> Records for the exercise:
········

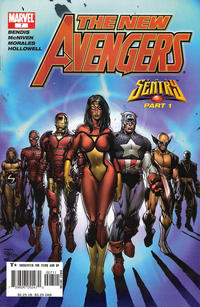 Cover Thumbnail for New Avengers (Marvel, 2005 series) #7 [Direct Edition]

········

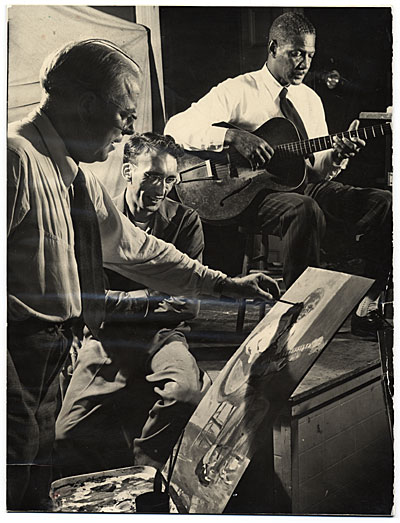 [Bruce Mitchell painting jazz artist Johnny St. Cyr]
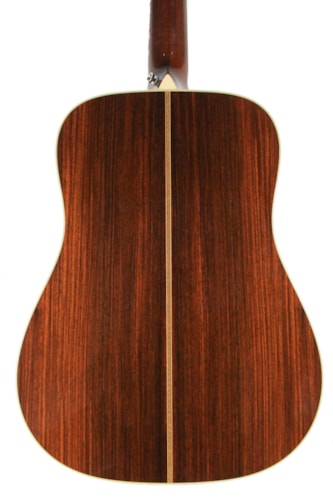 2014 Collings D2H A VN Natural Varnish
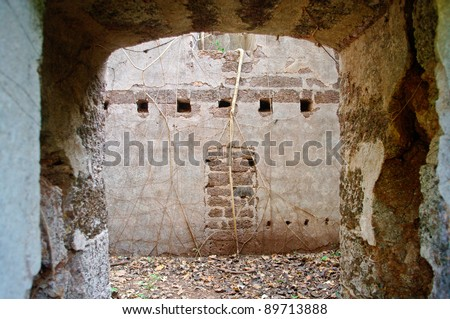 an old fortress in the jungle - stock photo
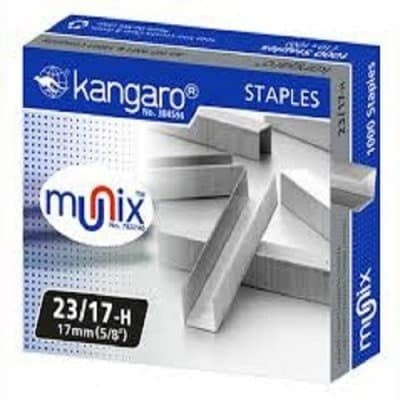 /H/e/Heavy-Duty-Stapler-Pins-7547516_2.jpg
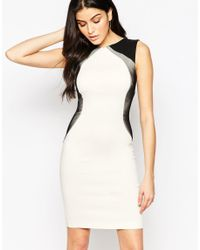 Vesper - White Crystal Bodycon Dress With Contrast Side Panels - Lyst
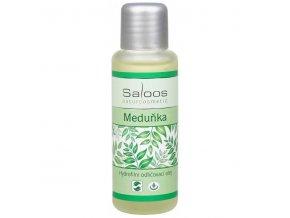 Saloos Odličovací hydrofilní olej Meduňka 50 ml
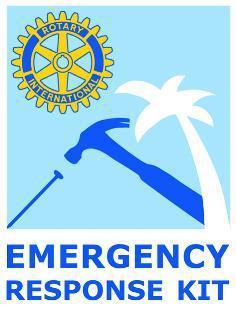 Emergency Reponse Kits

········

> Task directions: In the records above, find the line with "[Bruce Mitchell painting" and the line with "Emergency Reponse Kits", then restate word for word only those two lines and all lines between, omitting pictures.

> Response for this exercise:
 [Bruce Mitchell painting jazz artist Johnny St. Cyr]
 2014 Collings D2H A VN Natural Varnish
 an old fortress in the jungle - stock photo
 /H/e/Heavy-Duty-Stapler-Pins-7547516_2.jpg
 Vesper - White Crystal Bodycon Dress With Contrast Side Panels - Lyst
 Saloos Odličovací hydrofilní olej Meduňka 50 ml
 Emergency Reponse Kits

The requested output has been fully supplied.